What this article could have meant is that putting the salt somewhere in the middle of the password supposedly increases the chance of being cracked by a dictionary attack or by brute force, because the rules to actually compose the same hash could not be implemented in your password cracker of choice. In reality, this is probably complete nonsense.
How does this work?
If you take a program like John the Ripper, you feed it with your password file like so (not the exact syntax):
username:password:salt
Then you pass the format as a parameter that you think the hash is generated with. This can be:
md5(pass + salt)
md5(salt + pass)
md5(md5(pass) + md5(salt))
md5(pass + md5(salt))
md5(md5(...(salt + pass + salt)...))
...
and whatnot.
John the Ripper comes with a premade set of about 16 subformats you get to choose from.

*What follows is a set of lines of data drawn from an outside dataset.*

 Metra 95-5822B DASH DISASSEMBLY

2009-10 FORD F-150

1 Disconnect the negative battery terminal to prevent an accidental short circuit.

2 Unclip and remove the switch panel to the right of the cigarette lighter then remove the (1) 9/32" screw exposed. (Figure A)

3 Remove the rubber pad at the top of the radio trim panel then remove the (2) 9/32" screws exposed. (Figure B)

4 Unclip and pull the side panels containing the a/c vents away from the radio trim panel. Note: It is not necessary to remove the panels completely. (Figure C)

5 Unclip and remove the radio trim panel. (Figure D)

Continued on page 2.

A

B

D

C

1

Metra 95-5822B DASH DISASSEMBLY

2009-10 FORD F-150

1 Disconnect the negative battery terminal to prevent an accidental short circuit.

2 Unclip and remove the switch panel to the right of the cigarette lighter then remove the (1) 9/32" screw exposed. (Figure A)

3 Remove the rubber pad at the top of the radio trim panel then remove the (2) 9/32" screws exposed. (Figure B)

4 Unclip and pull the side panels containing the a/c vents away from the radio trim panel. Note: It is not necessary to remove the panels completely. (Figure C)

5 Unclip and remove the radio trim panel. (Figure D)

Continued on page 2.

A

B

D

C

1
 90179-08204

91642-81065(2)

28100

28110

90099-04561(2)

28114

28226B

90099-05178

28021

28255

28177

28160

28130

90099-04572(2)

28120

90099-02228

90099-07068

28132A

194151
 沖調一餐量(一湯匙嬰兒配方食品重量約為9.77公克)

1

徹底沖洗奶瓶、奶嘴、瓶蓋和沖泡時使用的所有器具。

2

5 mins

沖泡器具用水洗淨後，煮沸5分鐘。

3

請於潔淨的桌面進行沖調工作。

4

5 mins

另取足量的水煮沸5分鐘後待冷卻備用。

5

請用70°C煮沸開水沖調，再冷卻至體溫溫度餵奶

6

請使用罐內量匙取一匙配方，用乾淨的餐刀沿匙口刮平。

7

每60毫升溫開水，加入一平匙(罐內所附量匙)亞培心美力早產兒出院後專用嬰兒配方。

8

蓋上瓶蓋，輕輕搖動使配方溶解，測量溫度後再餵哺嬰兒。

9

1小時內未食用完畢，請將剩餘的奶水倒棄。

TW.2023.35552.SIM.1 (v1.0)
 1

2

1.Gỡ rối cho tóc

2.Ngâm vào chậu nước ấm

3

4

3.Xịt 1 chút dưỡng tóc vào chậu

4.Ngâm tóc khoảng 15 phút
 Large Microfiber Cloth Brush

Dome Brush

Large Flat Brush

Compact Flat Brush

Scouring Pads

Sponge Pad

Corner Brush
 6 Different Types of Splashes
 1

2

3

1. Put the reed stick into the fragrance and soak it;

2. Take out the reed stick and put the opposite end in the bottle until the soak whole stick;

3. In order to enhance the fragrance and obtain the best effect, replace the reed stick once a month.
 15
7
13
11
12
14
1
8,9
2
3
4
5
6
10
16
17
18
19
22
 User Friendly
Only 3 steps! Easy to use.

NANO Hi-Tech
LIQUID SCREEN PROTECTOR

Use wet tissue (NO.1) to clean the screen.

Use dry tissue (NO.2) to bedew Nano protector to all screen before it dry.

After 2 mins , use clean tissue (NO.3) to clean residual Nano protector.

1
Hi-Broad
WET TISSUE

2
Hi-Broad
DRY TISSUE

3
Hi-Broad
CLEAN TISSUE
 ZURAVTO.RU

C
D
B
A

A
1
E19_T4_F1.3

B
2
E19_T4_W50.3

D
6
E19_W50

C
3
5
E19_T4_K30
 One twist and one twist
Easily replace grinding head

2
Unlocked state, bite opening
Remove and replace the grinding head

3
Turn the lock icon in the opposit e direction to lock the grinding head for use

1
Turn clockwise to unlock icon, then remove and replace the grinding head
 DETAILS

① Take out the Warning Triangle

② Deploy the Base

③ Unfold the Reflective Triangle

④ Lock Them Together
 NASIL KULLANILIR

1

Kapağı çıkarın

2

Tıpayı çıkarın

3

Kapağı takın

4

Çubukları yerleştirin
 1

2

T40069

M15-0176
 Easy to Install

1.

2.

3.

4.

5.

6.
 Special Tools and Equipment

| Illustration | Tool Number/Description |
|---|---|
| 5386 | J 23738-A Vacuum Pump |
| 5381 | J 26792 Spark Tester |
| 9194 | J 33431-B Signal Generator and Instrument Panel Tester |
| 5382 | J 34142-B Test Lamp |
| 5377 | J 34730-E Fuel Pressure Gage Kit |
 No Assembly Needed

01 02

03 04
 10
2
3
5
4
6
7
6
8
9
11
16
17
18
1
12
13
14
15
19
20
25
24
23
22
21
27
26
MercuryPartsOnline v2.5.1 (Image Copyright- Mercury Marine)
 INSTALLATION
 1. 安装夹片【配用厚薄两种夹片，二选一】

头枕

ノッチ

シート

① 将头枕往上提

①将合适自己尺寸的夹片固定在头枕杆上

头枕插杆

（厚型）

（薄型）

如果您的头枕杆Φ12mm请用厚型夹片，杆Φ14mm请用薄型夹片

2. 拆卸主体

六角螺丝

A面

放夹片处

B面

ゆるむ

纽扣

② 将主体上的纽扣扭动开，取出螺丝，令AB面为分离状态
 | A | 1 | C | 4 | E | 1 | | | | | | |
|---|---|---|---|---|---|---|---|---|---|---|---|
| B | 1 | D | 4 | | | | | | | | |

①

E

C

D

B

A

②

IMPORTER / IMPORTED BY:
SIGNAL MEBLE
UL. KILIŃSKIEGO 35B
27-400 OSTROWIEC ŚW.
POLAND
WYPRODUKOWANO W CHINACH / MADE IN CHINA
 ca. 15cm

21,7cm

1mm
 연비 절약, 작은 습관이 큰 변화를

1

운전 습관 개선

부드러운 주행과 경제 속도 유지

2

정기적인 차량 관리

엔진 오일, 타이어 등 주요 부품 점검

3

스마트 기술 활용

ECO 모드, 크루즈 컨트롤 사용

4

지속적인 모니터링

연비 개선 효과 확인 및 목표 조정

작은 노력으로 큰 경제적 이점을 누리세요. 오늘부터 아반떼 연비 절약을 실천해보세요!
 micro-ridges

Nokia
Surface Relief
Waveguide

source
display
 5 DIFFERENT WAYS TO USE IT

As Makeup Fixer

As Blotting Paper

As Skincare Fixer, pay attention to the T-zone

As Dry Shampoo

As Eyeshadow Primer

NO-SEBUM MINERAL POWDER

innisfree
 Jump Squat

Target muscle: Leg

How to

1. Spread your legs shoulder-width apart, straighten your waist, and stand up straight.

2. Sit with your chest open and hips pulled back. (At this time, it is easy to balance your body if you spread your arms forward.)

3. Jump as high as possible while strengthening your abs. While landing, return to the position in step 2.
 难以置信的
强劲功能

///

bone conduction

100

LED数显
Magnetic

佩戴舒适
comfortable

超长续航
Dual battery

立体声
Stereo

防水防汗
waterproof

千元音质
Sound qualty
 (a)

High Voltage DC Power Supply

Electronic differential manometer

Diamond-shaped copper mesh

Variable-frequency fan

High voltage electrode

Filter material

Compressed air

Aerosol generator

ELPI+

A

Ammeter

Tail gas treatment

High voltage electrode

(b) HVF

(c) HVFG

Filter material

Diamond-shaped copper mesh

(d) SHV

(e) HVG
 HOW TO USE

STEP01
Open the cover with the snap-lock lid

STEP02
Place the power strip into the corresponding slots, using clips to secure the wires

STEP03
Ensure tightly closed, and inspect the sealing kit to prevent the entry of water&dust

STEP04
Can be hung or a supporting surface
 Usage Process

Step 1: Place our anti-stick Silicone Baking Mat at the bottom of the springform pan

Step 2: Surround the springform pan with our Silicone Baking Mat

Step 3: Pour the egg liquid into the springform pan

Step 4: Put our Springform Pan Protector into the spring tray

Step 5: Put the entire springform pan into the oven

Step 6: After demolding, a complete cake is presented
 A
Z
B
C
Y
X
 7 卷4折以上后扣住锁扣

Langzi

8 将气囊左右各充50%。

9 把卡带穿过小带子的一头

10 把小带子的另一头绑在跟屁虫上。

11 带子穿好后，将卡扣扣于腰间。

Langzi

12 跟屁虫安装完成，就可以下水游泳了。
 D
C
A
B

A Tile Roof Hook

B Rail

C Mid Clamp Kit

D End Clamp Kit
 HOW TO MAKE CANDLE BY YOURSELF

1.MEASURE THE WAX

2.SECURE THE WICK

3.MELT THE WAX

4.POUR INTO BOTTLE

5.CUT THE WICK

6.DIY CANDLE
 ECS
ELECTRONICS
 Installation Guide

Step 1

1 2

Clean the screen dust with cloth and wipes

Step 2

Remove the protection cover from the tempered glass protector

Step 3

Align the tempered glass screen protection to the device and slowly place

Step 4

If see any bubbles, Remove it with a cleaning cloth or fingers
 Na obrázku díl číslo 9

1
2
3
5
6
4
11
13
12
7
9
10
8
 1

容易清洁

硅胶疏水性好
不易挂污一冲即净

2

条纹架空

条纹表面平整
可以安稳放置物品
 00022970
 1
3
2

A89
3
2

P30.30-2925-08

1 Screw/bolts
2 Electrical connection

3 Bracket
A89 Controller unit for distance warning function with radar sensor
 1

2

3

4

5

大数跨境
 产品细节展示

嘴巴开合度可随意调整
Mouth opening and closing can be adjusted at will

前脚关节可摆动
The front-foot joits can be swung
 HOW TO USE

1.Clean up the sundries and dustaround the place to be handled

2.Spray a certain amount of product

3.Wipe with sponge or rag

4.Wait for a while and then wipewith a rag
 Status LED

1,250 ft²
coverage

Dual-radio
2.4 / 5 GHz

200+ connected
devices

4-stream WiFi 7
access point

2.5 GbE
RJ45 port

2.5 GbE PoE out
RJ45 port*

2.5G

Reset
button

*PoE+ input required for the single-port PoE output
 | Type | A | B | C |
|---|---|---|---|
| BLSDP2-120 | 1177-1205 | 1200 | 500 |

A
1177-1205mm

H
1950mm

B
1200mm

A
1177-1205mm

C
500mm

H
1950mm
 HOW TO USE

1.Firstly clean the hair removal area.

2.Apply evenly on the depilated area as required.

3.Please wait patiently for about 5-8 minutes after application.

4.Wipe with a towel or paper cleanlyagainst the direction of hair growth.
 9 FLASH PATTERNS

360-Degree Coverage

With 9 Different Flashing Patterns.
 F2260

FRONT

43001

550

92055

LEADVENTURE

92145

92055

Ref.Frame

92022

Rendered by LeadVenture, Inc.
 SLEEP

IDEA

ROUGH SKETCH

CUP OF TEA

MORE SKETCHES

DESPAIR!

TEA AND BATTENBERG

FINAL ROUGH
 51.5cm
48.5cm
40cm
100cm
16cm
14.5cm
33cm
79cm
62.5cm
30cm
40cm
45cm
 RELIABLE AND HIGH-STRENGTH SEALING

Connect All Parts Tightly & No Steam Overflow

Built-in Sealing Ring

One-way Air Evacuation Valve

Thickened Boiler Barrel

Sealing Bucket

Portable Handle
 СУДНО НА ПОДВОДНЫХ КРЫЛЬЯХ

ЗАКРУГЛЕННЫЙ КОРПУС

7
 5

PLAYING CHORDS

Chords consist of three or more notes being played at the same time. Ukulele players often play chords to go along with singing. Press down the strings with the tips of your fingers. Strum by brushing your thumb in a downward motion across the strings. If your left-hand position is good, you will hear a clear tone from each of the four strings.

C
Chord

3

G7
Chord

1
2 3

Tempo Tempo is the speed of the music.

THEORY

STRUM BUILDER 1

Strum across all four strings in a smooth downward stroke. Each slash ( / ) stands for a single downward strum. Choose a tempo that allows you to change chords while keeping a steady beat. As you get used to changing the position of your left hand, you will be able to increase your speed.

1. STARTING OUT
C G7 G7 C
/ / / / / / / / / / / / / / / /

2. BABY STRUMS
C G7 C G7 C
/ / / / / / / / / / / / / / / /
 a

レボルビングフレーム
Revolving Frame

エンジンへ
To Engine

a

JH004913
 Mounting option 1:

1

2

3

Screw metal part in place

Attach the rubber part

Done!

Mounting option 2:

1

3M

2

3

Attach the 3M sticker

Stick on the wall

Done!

Putting the salt somewhere in the password would probably look like that:
md5(password.substring(0,4) + salt + password.substring(4,end))
So, using a technique like this requires you to write a small plugin for John at first, before you can start cracking (which shouldn't be a problem at all).
In addition, you, as an attacker, might have a list of hashes + salts of unknown origin and have no knowledge about the way how a hash is composed. This is rarely the case. If you, as an attacker, manage to extract hashes and salts from a database, you probably either find a way to extract the password hashing algorithm of the website or you just create a new account with a known password, extract the hash and salt for it and brute force the algorithm that was used to compose the final hash (which can be more or less challenging).
All in all, it is almost completely arbitrary where you put the salt and whether or not you iterate the hashing algorithm ten thousand times or not. This does NOT provide a significant amount of security.
If you want security, you can do way better by using a better hashing algorithm or bcrypt or something else that is computationally expensive.